-- EXTRACTED DATA start --

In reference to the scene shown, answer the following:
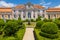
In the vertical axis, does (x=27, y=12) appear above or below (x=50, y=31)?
above

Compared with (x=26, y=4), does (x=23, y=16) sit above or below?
below

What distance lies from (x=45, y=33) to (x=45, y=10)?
155 ft

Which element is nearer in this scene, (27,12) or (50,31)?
(50,31)

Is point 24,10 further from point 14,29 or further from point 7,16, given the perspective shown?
point 14,29

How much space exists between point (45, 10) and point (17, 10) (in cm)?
910

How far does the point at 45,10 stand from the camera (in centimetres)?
6356

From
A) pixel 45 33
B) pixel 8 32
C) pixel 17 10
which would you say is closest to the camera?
pixel 45 33

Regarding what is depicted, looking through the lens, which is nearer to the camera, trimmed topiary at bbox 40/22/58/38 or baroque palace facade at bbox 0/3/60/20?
trimmed topiary at bbox 40/22/58/38

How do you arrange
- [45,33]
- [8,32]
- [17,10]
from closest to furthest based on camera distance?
[45,33], [8,32], [17,10]

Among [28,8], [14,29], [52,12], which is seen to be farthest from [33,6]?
[14,29]

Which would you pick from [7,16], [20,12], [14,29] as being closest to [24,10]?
[20,12]

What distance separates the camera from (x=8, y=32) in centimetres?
1802

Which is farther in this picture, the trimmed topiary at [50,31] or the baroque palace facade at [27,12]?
the baroque palace facade at [27,12]

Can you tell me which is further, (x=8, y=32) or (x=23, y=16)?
(x=23, y=16)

-- EXTRACTED DATA end --

INSTRUCTION:
Could you substitute "viewer" for "camera" everywhere in the items above, leave everything else unchanged, and omit the pictures from your answer?

REPLY:
In reference to the scene shown, answer the following:
In the vertical axis, does (x=27, y=12) appear above or below (x=50, y=31)?
above

Compared with (x=26, y=4), does (x=23, y=16) sit above or below?
below

What distance lies from (x=45, y=33) to (x=45, y=10)?
155 ft

Which element is nearer in this scene, (27,12) or (50,31)?
(50,31)

Is point 24,10 further from point 14,29 or further from point 7,16, given the perspective shown?
point 14,29

How much space exists between point (45, 10) and point (17, 10) (in cm)?
910

How far does the point at 45,10 stand from the viewer (in centimetres)?
6356

From
A) pixel 45 33
B) pixel 8 32
C) pixel 17 10
which would you say is closest to the viewer?
pixel 45 33

Regarding what is depicted, looking through the lens, which is nearer to the viewer, trimmed topiary at bbox 40/22/58/38 or baroque palace facade at bbox 0/3/60/20?
trimmed topiary at bbox 40/22/58/38

How do you arrange
- [45,33]
- [8,32]
- [17,10]
from closest to furthest based on viewer distance?
[45,33], [8,32], [17,10]

Among [28,8], [14,29], [52,12], which is seen to be farthest from [33,6]?
[14,29]

Which would you pick from [7,16], [20,12], [14,29] as being closest to [24,10]?
[20,12]

What distance separates the viewer from (x=8, y=32) in centimetres?
1802

Which is farther in this picture, the trimmed topiary at [50,31] or the baroque palace facade at [27,12]?
the baroque palace facade at [27,12]

Can you tell me which is further, (x=8, y=32) or (x=23, y=16)?
(x=23, y=16)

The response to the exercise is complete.